For any integer n show that there exist integers k and j such that φ(k)+σ(j)=n
In words, show that for all n there exists integers k and j such that the number of divisors of j plus the number of numbers coprime to and less than k is n.
So, I would note that $\displaystyle \sigma(p^m) = m+1$ so taking $\displaystyle k=0$, $\displaystyle j=p^{n-1}$.
However, this is only for the natural numbers and zero...not the whole integers. You can't get a negative number of divisors!
It is also a somewhat boring result - why the Euler totient function if we can just forget about it?...
Have you perhaps missed out something from the question?
If p is prime, then sigma(p)=p+1 (since there are only the two factors, 1 and p). Also, phi(p)=p-1 since all of the integers from 1 to p-1 are coprime to p, so sigma(p)+phi(p)=2p.
I think it's probably true, but I can't see a way to prove that there are no composite n with sigma(n)+phi(n)=2n.
- Hollywood
Take $\displaystyle n = pq$ with $\displaystyle p$ and $\displaystyle q$ prime. $\displaystyle \varphi{(n)} = (p - 1)(q - 1)$, $\displaystyle \sigma{(n)} = p + q + pq + 1$Originally Posted by hollywood
So $\displaystyle \varphi{(n)} + \sigma{(n)} = (p - 1)(q - 1) + p + q + pq + 1 = pq - p - q + 1 + p + q + pq + 1$ $\displaystyle = 2pq + 2 = 2n + 2 \color{red}{\ \neq 2n}$
Oops, I just wiped out all semiprimes
I believe there is a general proof that can be built around this with infinitely many prime factors instead of a semiprime. I've seen it but unfortunately forgot it, I'll have to check it out some time.
Conclusion : only prime numbers satisfy this statement, along with 1, assuming the validity and existence of the GFP (Generalized Forgotten Proof )

• [DATASET EXCERPTS]

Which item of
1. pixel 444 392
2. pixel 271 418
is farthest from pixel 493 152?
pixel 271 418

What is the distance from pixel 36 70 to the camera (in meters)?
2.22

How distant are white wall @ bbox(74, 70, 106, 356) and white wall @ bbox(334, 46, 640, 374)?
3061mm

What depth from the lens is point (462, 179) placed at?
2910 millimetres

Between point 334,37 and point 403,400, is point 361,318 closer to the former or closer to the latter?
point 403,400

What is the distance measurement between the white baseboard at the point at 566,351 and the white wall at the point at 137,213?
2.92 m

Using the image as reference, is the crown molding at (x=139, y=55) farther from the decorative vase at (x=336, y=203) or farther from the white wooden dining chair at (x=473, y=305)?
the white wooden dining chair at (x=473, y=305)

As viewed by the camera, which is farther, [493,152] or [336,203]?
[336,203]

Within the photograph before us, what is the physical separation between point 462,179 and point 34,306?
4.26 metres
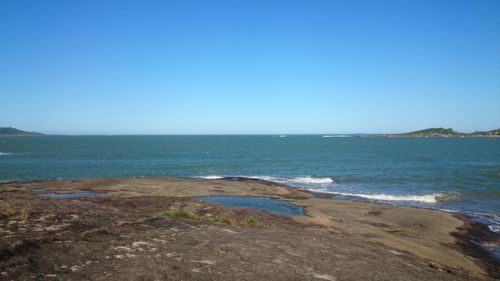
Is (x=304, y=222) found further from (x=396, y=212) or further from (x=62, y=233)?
(x=62, y=233)

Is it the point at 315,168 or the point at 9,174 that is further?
the point at 315,168

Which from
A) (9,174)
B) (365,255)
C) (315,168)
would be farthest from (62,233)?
(315,168)

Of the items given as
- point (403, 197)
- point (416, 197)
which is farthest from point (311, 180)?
point (416, 197)

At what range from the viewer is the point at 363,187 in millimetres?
42938

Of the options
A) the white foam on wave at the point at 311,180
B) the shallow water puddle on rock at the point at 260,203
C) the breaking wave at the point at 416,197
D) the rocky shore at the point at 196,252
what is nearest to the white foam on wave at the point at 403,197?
the breaking wave at the point at 416,197

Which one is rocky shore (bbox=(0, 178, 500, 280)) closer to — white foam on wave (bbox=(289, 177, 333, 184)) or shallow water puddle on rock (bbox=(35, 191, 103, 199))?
shallow water puddle on rock (bbox=(35, 191, 103, 199))

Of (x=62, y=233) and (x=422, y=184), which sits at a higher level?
(x=62, y=233)

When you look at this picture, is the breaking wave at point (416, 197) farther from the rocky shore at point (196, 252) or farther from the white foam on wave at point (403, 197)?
the rocky shore at point (196, 252)

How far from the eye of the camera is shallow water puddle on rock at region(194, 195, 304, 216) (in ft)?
86.6

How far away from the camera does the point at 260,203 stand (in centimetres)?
2927

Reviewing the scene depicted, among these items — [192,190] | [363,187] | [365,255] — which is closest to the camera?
[365,255]

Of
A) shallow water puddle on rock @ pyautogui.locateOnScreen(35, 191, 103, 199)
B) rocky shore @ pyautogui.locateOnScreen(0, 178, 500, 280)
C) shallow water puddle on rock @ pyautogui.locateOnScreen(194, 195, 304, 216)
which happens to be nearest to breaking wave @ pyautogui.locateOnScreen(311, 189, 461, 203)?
shallow water puddle on rock @ pyautogui.locateOnScreen(194, 195, 304, 216)

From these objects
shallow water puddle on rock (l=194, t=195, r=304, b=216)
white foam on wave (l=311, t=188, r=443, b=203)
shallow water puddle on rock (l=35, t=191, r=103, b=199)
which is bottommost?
white foam on wave (l=311, t=188, r=443, b=203)

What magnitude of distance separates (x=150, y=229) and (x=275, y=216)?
10.9 meters
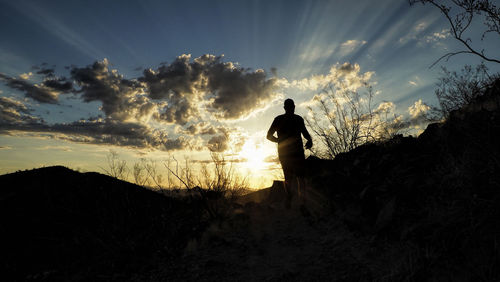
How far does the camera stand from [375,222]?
3.86 meters

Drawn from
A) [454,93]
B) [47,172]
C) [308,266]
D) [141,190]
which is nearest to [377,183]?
[308,266]

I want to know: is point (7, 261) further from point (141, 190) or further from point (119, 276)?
point (141, 190)

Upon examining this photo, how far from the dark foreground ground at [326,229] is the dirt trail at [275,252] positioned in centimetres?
2

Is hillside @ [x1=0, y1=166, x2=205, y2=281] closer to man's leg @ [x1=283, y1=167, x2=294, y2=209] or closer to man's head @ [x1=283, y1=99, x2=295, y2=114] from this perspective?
man's leg @ [x1=283, y1=167, x2=294, y2=209]

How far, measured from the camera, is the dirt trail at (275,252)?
3352 millimetres

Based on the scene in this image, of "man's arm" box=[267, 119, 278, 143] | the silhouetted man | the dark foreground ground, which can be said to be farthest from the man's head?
the dark foreground ground

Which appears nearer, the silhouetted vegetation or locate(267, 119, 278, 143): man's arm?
the silhouetted vegetation

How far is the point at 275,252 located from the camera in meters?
4.03

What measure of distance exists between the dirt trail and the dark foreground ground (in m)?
0.02

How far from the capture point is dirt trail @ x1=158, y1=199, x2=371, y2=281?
3352mm

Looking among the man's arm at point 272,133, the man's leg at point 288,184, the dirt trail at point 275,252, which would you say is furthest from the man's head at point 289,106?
the dirt trail at point 275,252

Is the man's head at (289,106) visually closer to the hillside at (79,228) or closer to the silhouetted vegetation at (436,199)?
the silhouetted vegetation at (436,199)

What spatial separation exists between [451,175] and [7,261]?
286 inches

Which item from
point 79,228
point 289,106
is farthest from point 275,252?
point 79,228
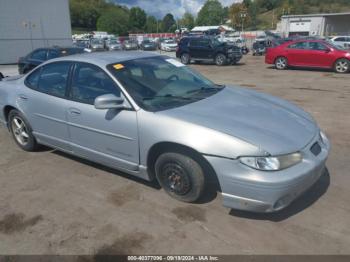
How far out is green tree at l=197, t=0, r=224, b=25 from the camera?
139125 millimetres

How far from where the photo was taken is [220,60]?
63.7ft

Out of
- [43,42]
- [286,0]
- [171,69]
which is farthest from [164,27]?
[171,69]

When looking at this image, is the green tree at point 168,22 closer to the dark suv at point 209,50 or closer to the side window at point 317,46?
the dark suv at point 209,50

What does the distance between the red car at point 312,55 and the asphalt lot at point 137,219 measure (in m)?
11.6

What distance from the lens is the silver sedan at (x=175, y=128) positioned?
2.79 m

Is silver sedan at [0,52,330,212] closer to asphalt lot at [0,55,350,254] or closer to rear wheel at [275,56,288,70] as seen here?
asphalt lot at [0,55,350,254]

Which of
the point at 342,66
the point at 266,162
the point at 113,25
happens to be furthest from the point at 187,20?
the point at 266,162

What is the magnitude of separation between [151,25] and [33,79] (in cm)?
13675

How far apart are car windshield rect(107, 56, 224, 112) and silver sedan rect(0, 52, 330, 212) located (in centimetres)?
1

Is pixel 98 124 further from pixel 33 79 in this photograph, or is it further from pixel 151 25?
pixel 151 25

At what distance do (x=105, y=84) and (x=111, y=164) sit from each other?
3.08 feet

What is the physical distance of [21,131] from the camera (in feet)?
16.1

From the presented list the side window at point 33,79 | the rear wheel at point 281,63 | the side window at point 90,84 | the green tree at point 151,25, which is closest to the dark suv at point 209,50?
the rear wheel at point 281,63

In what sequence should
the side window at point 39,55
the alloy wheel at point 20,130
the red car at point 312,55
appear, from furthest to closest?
the red car at point 312,55 < the side window at point 39,55 < the alloy wheel at point 20,130
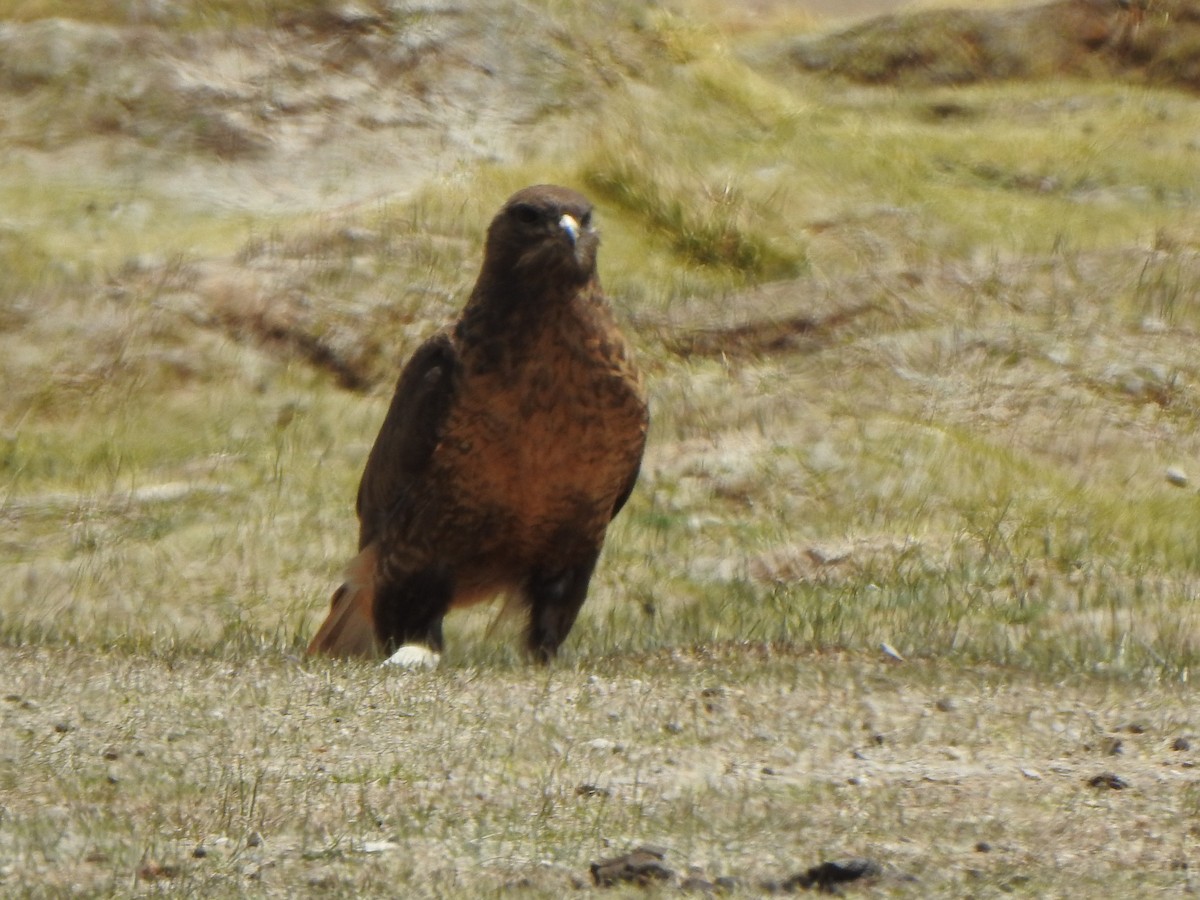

• [WHAT TO WORK ON] Rewrite the stretch of the divisor-function thread from "For any integer" through "from the question?", changing "divisors" to "factors".

• [FULL SOLUTION]
For any integer n show that there exist integers k and j such that φ(k)+σ(j)=n
In words, show that for all n there exists integers k and j such that the number of factors of j plus the number of numbers coprime to and less than k is n.
So, I would note that $\displaystyle \sigma(p^m) = m+1$ so taking $\displaystyle k=0$, $\displaystyle j=p^{n-1}$.
However, this is only for the natural numbers and zero...not the whole integers. You can't get a negative number of factors!
It is also a somewhat boring result - why the Euler totient function if we can just forget about it?...
Have you perhaps missed out something from the question?